«He pasado dos años prisionero en un despacho, donde he hecho el sacrificio de no poder admirar las grandes bellezas de la naturaleza que a mí me tienen enamorado1». Un joven Joan Miró de diecisiete años se dirigía así en una carta a sus padres, fechada el 2 de abril de 1911, en la que al final les anunciaba con clara determinación: «Renuncio, pues, a mi vida actual para dedicarme a la pintura».
La libertad fue una de las principales banderas de este artista que siempre huyó de ser encasillado en movimientos como el cubismo, el surrealismo o la abstracción para convertirse con su estilo propio en uno de los mayores artistas del siglo XX.
Como tantos artistas, Miró comenzó a pintar con un estilo figurativo pero al que desde el primer momento imprimió su propia huella. Se formó en la escuela Galí, que utilizaba métodos muy innovadores para la época. Tal y como explica el propio Miró: «Me hacía cerrar los ojos, palpar un objeto, o incluso la cabeza de un compañero, y después me lo hacía dibujar de memoria, con la memoria de mis manos. ¡Sí, este es el origen de mi sentido de los volúmenes y de mi interés por la escultura, aunque haya empezado a hacer escultura bastante tarde! En todo caso, estos desnudos están hechos tanto con la experiencia del tacto como con la del ojo2».
Tras una breve experiencia surrealista en los años veinte, Miró iniciaría su camino en solitario desarrollando su propio lenguaje visual. Durante la década de los treinta creó una iconografía compuesta por figuras humanas de gran colorido sobre unos fondos en los que predominaban los colores oscuros, todo un presagio del ambiente prebélico que desembocaría en la guerra civil española.
El año 1941 supondría un punto de inflexión en la trayectoria de Miró. Fue el año de su primera retrospectiva en el MoMA de Nueva York, algo que consolidó definitivamente su prestigio internacional e influyó en esa generación de artistas que crearían el expresionismo abstracto norteamericano, con autores como Arshile Gorky, Mark Rothko, Robert Motherwell o Jackson Pollock.
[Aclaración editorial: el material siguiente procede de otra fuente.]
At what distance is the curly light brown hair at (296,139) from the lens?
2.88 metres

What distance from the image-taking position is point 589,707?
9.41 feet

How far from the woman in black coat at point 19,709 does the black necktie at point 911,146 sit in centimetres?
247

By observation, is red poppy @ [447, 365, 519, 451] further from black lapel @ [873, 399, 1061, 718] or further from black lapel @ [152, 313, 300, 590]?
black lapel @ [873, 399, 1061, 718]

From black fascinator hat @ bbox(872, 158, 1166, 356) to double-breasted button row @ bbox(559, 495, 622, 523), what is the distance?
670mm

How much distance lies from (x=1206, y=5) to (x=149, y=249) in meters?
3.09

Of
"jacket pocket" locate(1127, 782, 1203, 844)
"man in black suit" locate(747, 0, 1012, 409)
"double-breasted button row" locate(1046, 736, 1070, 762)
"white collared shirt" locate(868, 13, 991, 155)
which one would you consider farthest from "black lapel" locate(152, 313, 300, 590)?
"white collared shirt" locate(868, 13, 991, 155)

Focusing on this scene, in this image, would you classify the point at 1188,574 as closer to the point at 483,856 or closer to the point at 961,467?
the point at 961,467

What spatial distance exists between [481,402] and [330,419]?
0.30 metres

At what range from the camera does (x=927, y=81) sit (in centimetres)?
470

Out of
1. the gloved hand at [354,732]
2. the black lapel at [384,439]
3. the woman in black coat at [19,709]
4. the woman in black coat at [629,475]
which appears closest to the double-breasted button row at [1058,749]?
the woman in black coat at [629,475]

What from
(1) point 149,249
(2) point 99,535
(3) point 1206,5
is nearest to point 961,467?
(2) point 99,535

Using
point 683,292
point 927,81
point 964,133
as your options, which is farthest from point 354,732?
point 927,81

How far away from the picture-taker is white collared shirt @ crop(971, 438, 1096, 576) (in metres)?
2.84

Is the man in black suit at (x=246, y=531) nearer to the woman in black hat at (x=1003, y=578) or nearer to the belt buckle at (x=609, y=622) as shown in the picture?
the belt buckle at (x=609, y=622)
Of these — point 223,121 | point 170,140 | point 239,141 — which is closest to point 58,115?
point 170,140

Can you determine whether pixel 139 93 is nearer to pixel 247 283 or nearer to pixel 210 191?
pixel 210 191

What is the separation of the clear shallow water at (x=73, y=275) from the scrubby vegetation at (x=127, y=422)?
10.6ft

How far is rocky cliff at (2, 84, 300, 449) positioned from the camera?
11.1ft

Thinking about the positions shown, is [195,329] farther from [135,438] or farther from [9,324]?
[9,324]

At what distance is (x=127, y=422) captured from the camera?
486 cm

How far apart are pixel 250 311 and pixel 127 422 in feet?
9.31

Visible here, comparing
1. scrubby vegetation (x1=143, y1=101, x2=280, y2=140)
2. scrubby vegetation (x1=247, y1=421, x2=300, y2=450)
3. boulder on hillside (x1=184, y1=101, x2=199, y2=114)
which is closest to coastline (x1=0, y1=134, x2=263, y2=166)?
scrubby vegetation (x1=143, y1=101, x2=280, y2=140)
En esta época Miró había afianzado ya un lenguaje pictórico propio integrando todo el espacio del cuadro en una única superficie, en la que se aglutinaba tanto la forma como el fondo.
Aunque había hecho incursiones ocasionales en la escultura durante los años veinte, cuando estaba involucrado en el movimiento surrealista, por aquel entonces se trataba más bien de colgar objetos en las pinturas para lograr una tercera dimensión. En los años sesenta y setenta, en cambio, la escultura pasaría a ser una disciplina artística más dentro de su amplio repertorio. Miró comenzó modelando cerámicas y fundiéndolas en bronce y acabó dando nueva vida a los objetos que poblaban su estudio. Con ellos construyó nuevas figuras que ensambló y fundió en bronce, pintando sobre ellas en muchos casos en una amplia gama de colores.
Miró consideraba su taller como un huerto, y según él mismo explicaba: «Trabajo siempre en muchísimas cosas a la vez. E incluso en dominios diferentes: pintura, grabado litografía, escultura, cerámica3».
La obra de Miró se encuentra en las colecciones de los principales museos del mundo y cuenta con tres fundaciones (Barcelona, Palma de Mallorca y Mont-roig) abiertas al público donde se puede profundizar en la misma.
La colección Hortensia Herrero incluye dos obras suyas: una acuarela de los años treinta y un óleo de la etapa final de su carrera.